Mikey Backwash started to explain the rules. I found out it was Mikey because Louisa said, ‘Cool, Mikey!’ after he finished. I wasn’t really listening to the rules because I was still thinking about Louisa Lim holding my hand.
Maurice, the other Backwash Twin, said, ‘And then we go, “One Two Three BUM!” and do a “sit” together.’
We started bouncing. We started bouncing high —much higher than I felt comfortable bouncing. I could see over the Backhouses’ fence into the nature reserve that bordered our back fence too. I could see old Mrs Branchflower watering her dahlias next door. All four of us hit the trampoline mat at exactly the same time. I was still holding hands with Louisa. Louisa’s hand was about five thousand times less clammy than Maurice’s. We were getting serious elevation now. Maurice and Louisa were such good bouncers they were almost pulling me up with them.
‘One Two Three BUM!’ we shouted, and we all did a sit.
My trampoline skills are not world class, but I can do a sit.
We let go of each other’s hands and landed in perfect synch. It actually felt quite glorious. I laughed along with Louisa and the Backwashes. Maybe I’d been wrong all along? Maybe stupid, reckless games where you could possibly kill yourself are fun and worth playing? Did I want to play again? Yeah! I reached for Louisa’s lovely slender hand . . .
. . . only for a Backwash Twin to grab my hand first!
‘Can I have this dance?’ he giggled maniacally. I’d forgotten which twin was which again. The other Backwash Twin grabbed my other hand. They really were completely identical, right down to hand clamminess. Louisa was now opposite, staring at me with her beautiful eyes. We made our circle.
‘Okay, Bum, we sit on “Bum’’,’ said the Backwash Twin to my right.
‘Yeah, on “Bum”, Hairy Bum!’ giggled the Backwash Twin to my left.
We found our rhythm. I might have been unsteady but the Backwash Twins kept me in perfect time. Louisa was as graceful at trampolining as she is at everything else.
Bounce, bounce, bounce.
We were getting higher now.
Bounce, bounce, bounce.
The weight of the four of us almost made the mat sag to the ground.
Bounce, bounce, bounce.
The leaves of the overhanging lilly pilly brushed against my head.
‘One!’
Oh dear, this feels a bit high.
‘Two!’
The springs screamed as they flung us skywards.
‘Three!’
Get through this. Just close your eyes and get through this!

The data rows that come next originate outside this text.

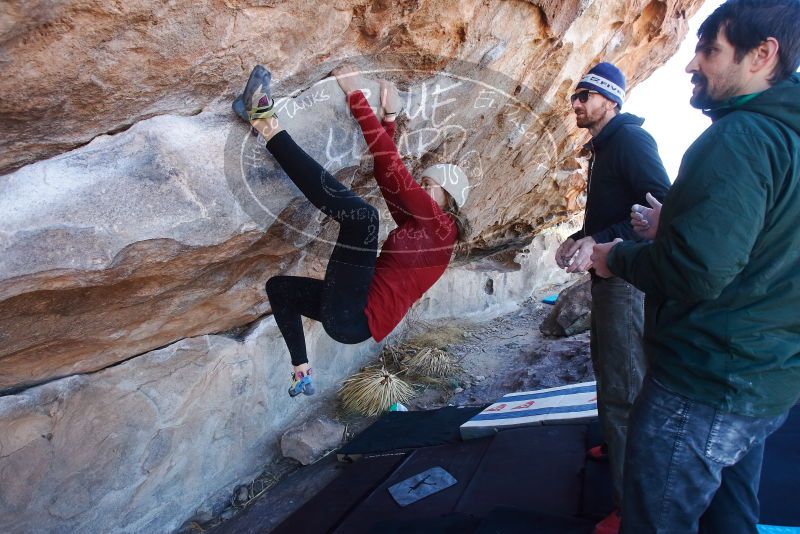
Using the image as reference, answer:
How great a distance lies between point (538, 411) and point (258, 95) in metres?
2.90

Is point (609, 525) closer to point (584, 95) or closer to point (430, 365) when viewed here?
point (584, 95)

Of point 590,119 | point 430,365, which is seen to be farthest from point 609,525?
point 430,365

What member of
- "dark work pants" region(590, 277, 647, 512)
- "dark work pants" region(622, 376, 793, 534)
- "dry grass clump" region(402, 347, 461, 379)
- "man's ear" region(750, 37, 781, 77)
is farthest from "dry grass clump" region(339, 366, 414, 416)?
"man's ear" region(750, 37, 781, 77)

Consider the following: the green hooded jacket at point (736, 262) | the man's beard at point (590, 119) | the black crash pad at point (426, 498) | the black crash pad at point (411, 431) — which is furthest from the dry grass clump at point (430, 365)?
the green hooded jacket at point (736, 262)

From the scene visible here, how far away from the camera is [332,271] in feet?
7.98

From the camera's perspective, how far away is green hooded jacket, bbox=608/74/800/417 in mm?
1278

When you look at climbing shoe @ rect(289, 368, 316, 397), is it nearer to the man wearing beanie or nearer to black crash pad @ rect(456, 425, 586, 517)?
black crash pad @ rect(456, 425, 586, 517)

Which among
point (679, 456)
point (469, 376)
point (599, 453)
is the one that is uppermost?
point (679, 456)

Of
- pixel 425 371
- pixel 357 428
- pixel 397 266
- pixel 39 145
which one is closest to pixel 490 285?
pixel 425 371

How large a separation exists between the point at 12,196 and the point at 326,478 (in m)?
2.85

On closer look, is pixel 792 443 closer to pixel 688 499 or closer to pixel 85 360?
pixel 688 499

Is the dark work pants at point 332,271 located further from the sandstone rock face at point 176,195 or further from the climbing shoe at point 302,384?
the sandstone rock face at point 176,195

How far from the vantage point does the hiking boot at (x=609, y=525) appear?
2.37m

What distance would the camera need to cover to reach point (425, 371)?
19.3 ft
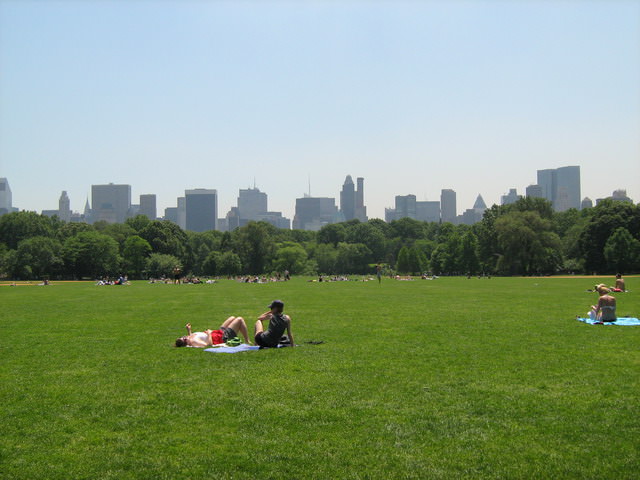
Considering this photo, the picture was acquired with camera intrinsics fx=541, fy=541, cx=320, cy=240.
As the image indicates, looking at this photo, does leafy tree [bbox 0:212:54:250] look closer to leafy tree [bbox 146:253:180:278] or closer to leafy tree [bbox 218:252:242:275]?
leafy tree [bbox 146:253:180:278]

On either side, I felt a tug as Mikey and Maurice pulled on my arms. However high those two were, they were throwing me that little bit higher.
They let go.
I flapped my arms.
I was wildly out of control.
I attempted a sit.
I landed that fraction of a second after the three of them.
‘BUUUUUM!!’
It wasn’t double-bouncing. That’s for when there are two people on the trampoline. It wasn’t triple-bouncing either, which happens with groups of three. This was quadruple-bouncing, which I don’t think even had a name before this moment.

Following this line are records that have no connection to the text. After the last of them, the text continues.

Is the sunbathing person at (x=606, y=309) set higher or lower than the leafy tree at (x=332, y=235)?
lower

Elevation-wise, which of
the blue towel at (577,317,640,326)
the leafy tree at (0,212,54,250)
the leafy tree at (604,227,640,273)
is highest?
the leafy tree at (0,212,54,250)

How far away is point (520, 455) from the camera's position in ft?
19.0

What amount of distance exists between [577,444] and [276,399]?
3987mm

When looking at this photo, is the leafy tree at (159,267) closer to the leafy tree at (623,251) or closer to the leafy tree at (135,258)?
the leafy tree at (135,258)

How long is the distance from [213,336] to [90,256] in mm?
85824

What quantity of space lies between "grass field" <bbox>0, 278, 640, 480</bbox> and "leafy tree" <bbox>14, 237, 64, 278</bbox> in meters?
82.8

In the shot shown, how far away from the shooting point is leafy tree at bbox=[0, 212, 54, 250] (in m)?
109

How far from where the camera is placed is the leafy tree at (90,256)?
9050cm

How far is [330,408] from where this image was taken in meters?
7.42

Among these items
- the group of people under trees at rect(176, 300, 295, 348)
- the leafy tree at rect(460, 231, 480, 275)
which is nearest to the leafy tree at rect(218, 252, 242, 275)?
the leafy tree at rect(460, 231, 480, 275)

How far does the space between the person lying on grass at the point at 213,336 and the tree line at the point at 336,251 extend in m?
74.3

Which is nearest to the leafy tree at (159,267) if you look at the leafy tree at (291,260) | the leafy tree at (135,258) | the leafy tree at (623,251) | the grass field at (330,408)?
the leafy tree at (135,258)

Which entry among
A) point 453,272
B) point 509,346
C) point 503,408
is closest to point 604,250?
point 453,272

I was flung from the mat like a human cannon-ball. If my trajectory had been straight, I would have disappeared into the topmost branches of the lilly pilly above, before making a safe, if terrifying, fall back to earth. But my sit had not been good. The throw from the Backwash Twins had tossed me off balance, and I’d hit the mat at an awkward angle.

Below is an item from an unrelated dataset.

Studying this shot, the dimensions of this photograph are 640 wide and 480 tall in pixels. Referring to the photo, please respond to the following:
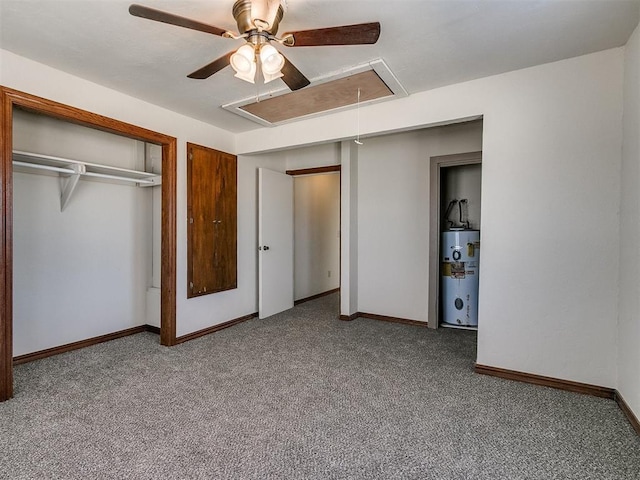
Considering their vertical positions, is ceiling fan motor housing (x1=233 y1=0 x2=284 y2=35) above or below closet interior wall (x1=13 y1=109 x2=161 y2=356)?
above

When I opened my eyes, I was flying.
Away from the trampoline.
Away from the Backhouses’ house.
Away and across and over their back fence.
I heard Louisa scream with terror. The high-pitched giggles of the Backwashes died as they realised the seriousness of what was happening. The wind whooshed in my ears. I experienced the sensation of defying gravity for as long as a trampoline-powered human has ever defied gravity. I must have flown ten, maybe even 20 metres. The ground had to be coming. I cried out, and prepared myself for the pain.